■ Task to carry out: Rewrite every row below, changing each instance of "bicycle wheel" to "bike wheel" and keeping everything else the same. Omit the pictures from your version.

(Records from a dataset)
· · · · · · ·

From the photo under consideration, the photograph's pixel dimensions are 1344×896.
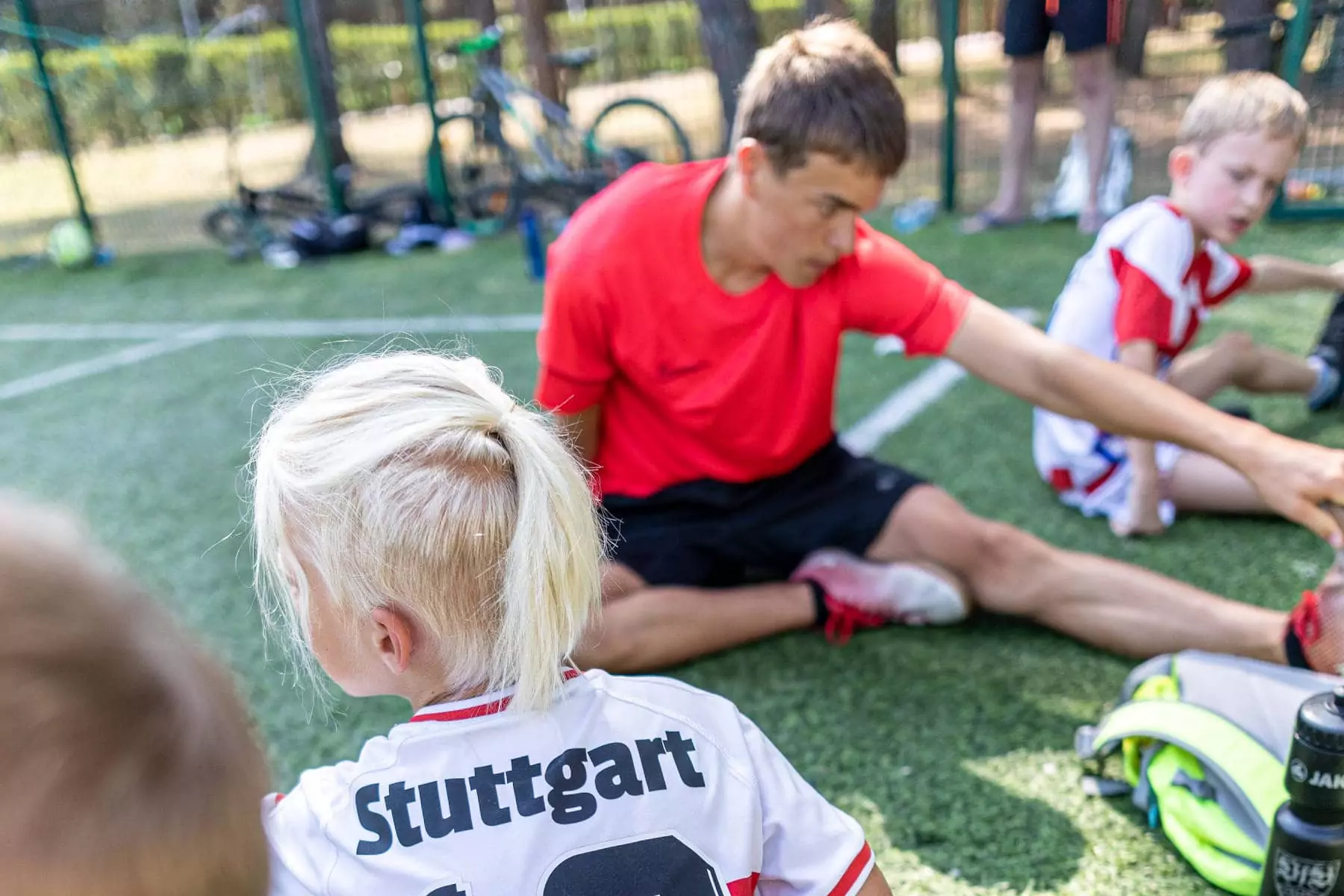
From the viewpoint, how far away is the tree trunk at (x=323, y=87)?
342 inches

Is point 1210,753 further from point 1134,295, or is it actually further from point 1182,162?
point 1182,162

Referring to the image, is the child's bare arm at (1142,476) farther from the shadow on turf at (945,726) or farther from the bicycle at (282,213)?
the bicycle at (282,213)

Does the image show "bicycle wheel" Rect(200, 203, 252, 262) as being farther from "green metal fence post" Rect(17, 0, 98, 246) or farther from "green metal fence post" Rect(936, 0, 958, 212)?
"green metal fence post" Rect(936, 0, 958, 212)

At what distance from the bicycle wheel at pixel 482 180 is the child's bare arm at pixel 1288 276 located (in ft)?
19.3

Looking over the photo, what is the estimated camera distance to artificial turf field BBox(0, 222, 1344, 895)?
1.80m

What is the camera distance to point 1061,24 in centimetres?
573

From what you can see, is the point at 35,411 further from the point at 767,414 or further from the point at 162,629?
the point at 162,629

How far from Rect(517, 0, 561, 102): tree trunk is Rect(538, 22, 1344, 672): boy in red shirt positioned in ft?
28.0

· · · · · · ·

■ Answer to this task:
From the photo under consideration, the photograph's pixel dimensions are 1344×896.
From the viewpoint, how far away is the tree trunk at (x=323, y=87)?
342 inches

Is point 1210,753 further from point 1134,295, or is it actually further from point 1182,162?
point 1182,162

Referring to the image, is the child's bare arm at (1142,476) farther from the shadow on turf at (945,726) or farther from the bicycle at (282,213)?
the bicycle at (282,213)

Does the image show "bike wheel" Rect(200, 203, 252, 262) as being farther from "green metal fence post" Rect(17, 0, 98, 246) or farther from "green metal fence post" Rect(936, 0, 958, 212)?
"green metal fence post" Rect(936, 0, 958, 212)

At what distance from the bike wheel at pixel 482 180 is the child's bare arm at pixel 1288 276 located (in ft)?
19.3

Looking over the photo, what is the estimated camera distance to artificial turf field BBox(0, 222, 1344, 895)?
1.80m

What is the camera distance to point 1061,24 in centimetres?
573

From what you can see, is the point at 35,411 further from the point at 767,414 or further from the point at 162,629?
the point at 162,629

How far from Rect(517, 0, 561, 102): tree trunk is Rect(538, 22, 1344, 672): boy in red shirt positioned in ft?
28.0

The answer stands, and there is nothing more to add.